=== Text ===
# A "Rainbow Bridge Perspective"...



## SoCalEngr (Apr 11, 2020)

I hope not to post here, in earnest, for a long time. But, reality is that owning a golden has a promise of future heartache. And, perversely, the sweeter the good times, the more heartfelt the heartache. My niece, a veterinarian, *posted this article*...and I thought it would be worth sharing.


----------



## cwag (Apr 25, 2017)

That's a very good article. Thanks for sharing it.


----------



## diane0905 (Aug 20, 2010)

I can really relate to how much she loved Sunny. I'm glad she found and rescued Trudy. Thanks for sharing this. Your niece wrote wonderfully about her feelings.


----------



## mylissyk (Feb 25, 2007)

That was very good. Thank you for sharing.


----------



## whemtp (Oct 18, 2009)

Thanks for the article


----------



## OscarsDad (Dec 20, 2017)

Lovely article. Well written and emotional. Thanks!


----------



## Peri29 (Aug 5, 2017)

Thank you for sharing.I wish I was that lucky to find the remedy in adopting another dog.I lost my last family dog in February and since 7 months I have been grieving and as I know myself I will be grieving the rest of my life as I have been still grieving my grandma.My ECS were the 5 puppies of Maya,our family dog.Except one,I kept all of them because I was not trusting anyone.Despite being vaccinated by the same vet ,at the same time,with same vaccinations we lost Lovely at age 1 to Parvo.So,this was a shock having a vaccinated dog and loosing to Parvo.Nevertheless,within the last 3 years,we lost the remaining 3 ones .My last girl almost age 15 in February.I used to always recommend dog owners to replace the loss of their dogs by adopting another dog.However,except rescuing dogs ,helping or feedings dogs or except the ones I had to adopt myself such as Peri,I cannot think myself of getting another dog at the moment.First I thought the reason would be ;- is it disloyalty to my girl ? - is it having the idea to be able to replace it ? - is it fooling oneself that the pain will decrease??
Most of the times , I even wanted to contact here on the forum @swishywagga and how she once responded me that she will when the time comes or similar.
I still do not know what is the reason for her not getting a dog yet although her being an active Forum Member and a real dog lover but would not be surprised if she said that she is not ready or will never be ready.
Because I will not be ready.I did not have time yet to grieve her due to life responsibilities including my rescue & adopted dogs.

=== Work request 1 ===
In the forum thread, what is the profession of SoCalEngr's niece?
=== Work request 2 ===
Retype the forum thread from "Most of the" to "rescue & adopted dogs.".
=== Work request 3 ===
Continue the forum thread about the "Rainbow Bridge Perspective" article from where it stops.
The material after this point plays no part in this work.

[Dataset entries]
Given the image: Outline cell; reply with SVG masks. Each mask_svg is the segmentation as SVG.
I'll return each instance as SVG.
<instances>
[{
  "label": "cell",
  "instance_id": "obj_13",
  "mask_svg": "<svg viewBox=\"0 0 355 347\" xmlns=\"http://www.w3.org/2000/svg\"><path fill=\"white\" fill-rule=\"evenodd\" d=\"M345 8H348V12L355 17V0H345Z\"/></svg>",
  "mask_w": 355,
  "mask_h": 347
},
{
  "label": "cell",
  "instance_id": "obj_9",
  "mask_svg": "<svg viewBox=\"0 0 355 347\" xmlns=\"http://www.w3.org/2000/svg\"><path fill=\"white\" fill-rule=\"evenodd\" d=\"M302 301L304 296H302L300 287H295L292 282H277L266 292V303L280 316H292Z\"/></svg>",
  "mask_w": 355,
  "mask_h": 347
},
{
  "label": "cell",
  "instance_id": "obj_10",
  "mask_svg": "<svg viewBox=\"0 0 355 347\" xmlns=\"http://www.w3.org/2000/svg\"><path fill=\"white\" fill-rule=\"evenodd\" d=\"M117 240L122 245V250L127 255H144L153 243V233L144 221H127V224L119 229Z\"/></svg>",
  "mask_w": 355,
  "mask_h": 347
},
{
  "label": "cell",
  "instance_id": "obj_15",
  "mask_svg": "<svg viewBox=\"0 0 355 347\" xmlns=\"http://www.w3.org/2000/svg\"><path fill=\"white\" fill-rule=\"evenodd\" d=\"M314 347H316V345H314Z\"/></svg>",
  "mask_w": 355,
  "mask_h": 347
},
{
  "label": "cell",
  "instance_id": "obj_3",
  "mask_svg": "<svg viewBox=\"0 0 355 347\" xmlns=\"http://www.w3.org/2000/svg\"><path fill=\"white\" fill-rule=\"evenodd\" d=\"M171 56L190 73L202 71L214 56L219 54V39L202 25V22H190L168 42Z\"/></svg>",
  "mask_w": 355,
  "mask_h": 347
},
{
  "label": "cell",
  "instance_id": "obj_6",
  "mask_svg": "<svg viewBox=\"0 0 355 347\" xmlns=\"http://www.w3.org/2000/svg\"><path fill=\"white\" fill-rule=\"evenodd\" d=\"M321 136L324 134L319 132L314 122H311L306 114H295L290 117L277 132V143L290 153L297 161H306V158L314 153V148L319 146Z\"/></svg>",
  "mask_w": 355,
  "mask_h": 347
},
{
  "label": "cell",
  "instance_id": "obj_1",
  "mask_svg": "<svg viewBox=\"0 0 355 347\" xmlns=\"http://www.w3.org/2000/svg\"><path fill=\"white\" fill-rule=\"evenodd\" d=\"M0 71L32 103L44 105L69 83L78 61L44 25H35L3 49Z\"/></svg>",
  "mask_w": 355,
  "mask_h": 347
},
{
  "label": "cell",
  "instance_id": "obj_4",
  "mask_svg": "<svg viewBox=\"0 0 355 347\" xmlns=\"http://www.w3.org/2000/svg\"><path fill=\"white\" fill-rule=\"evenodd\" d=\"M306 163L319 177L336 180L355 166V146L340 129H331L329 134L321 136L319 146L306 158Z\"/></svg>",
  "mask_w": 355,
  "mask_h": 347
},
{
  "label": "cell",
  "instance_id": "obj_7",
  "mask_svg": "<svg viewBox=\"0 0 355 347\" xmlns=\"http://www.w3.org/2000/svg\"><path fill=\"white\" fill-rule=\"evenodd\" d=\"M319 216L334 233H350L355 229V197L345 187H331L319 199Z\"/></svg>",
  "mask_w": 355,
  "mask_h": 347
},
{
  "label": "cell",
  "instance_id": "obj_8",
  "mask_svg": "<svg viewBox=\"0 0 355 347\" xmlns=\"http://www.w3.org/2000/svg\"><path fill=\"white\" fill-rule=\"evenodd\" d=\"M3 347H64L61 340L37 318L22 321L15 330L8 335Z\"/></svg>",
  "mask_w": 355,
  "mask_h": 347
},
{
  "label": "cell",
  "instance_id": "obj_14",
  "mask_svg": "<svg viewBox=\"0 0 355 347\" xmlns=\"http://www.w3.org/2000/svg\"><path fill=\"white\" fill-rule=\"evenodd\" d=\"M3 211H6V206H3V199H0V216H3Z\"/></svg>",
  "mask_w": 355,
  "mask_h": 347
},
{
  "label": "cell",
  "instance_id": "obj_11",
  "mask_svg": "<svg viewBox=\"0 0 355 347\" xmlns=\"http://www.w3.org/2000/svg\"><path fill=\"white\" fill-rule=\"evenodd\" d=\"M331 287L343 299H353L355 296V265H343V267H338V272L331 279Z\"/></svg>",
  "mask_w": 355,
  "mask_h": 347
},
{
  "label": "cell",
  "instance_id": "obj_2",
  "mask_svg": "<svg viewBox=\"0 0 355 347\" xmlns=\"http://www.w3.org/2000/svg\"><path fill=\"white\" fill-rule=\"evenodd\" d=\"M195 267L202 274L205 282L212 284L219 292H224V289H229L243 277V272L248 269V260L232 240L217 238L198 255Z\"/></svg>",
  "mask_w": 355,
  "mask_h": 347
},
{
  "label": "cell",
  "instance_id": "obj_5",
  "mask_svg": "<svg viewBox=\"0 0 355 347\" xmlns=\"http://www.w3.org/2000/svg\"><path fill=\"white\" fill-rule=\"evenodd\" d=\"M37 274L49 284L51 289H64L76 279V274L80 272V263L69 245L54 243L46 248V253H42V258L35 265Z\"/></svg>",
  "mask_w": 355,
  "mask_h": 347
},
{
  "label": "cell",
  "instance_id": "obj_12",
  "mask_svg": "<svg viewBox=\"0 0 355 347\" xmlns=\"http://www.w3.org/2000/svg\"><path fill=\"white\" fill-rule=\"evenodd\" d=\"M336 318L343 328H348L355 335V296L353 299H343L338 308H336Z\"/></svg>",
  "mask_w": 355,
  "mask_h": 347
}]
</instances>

=== Task result 1 ===
She is a veterinarian.

=== Task result 2 ===
Most of the times , I even wanted to contact here on the forum @swishywagga and how she once responded me that she will when the time comes or similar.
I still do not know what is the reason for her not getting a dog yet although her being an active Forum Member and a real dog lover but would not be surprised if she said that she is not ready or will never be ready.
Because I will not be ready.I did not have time yet to grieve her due to life responsibilities including my rescue & adopted dogs.

=== Task result 3 ===
However, I just know one thing.My babies were born exactly a month after my grandmother's departure.The most precious person in my life.Without my ECSs,I do not know how those years would pass by.I maybe directed all the love I had received and given to my grandma,to my own dogs.Till February, I used to suggest who had lost their dogs to adopt one when ready.However,no longer because everyone loves and grieves in different ways.Both Love and Loss change us and we don't maybe become a New Person but an altered one.It makes us realize different aspects or patterns of our character that we never thought we had or wanted to face.Both have a chemical effect on our brain and body .Yess,I lost my most precious dog and I changed.I feel it.I lost my joy of life who made me run home,socialize,rescue other dogs,get up,go shopping ..One would call it depression.I hate those words.This is not depression but realizing that one lost her Joie de Vivre because yess I lost my partner in love,partner in crime,partner in life ,partner in fun.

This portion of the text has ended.